TEXT TO READ:
Tariffs Are Hamstringing Italian Imports. Oregon Wine, Cheese, and Pasta Offer an Alternative.
Your favorite Italian foods and drinks may soon become more expensive—that’s if you can find them. Since taking office in January 2025, the Trump administration has announced and enacted numerous tariffs on foreign goods, sometimes quickly retracting them, other times seeing them removed by courts. December 2025 brought threats of tariffs as high as 107 percent on Italian imports, including pasta, olive oil, cheese, and wine. While these were eventually reduced to under 10 percent, they had a lasting effect on international supply chains and grocery prices.
Meanwhile, the cost of gas has risen about 20 percent in the wake of US strikes on Iran at the end of February, further increasing prices on imported goods and compounding uncertainty surrounding international trade.
Many Italian products are the result of unique agricultural and culinary traditions rooted in a strong sense of place. If you’re craving the one and only Parmigiano-Reggiano DOP (Denominazione d’Origine Protetta, an Italian certification of authenticity) or Prosciutto di Parma DOP, there is no one-to-one substitute. Fortunately, there are many Oregon producers creating high-quality products inspired by Italian classics. Below, we’ve gathered local takes on Italian foodstuffs in Portland restaurants and at farmers markets and independent groceries like Providore Fine Foods, Wellspent Market, and Coquine Market.

Dataset rows:
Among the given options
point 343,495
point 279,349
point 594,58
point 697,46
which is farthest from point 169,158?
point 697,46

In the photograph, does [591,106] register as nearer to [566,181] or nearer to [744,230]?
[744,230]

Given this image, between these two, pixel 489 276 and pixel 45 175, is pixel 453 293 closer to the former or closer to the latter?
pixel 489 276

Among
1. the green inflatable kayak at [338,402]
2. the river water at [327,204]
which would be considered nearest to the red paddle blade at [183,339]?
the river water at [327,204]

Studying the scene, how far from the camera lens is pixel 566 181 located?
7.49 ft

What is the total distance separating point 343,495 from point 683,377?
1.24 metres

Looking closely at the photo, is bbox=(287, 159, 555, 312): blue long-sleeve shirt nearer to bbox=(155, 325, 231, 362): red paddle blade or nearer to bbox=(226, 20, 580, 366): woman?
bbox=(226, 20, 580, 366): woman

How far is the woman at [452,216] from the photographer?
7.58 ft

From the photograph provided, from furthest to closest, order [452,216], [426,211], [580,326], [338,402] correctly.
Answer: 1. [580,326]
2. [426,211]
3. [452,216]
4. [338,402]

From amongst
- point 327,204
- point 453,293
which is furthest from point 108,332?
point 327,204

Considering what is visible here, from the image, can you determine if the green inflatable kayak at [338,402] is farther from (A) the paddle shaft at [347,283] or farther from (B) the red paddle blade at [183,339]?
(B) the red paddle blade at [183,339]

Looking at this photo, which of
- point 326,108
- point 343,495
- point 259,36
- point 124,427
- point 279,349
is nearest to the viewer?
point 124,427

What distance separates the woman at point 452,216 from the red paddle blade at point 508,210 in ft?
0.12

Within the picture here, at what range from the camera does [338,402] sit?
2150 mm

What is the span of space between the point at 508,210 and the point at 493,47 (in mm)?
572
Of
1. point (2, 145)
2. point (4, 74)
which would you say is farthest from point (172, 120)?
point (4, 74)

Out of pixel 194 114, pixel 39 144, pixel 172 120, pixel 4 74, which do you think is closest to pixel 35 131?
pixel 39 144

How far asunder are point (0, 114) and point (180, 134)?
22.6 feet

WHAT THIS EXERCISE ASKS:
1 - Answer these questions from the article on tariffs and Italian imports:
(a) How high were the tariffs threatened on Italian imports in December 2025?
(b) By about what percentage has the cost of gas risen?
(c) What does DOP stand for?
2 - Pick up the article on tariffs and Oregon alternatives to Italian imports after its final sentence and keep writing.

RESPONSES IN ORDER:
1 -
(a) As high as 107 percent.
(b) About 20 percent.
(c) Denominazione d'Origine Protetta.

2 -
Olive Oil
Olive trees and mills dot small towns throughout Italy, but in Oregon we have just one commercial olive mill: Durant at Red Ridge Farms. Durant’s Frantoio extra virgin olive oil evokes Tuscan-style with its sweet aroma, lush mouthfeel, and peppery finish. It’s won gold at the New York International Olive Oil Competition every year since 2017. You can also taste your way through Durant's oils via its olive oil subscription. If that’s not enough, there's a new line of olive oil–infused body care products, Oliete. Also in the Willamette Valley, Soter Vineyards serves olive oil harvested from a nearby grove that’s milled at Durant.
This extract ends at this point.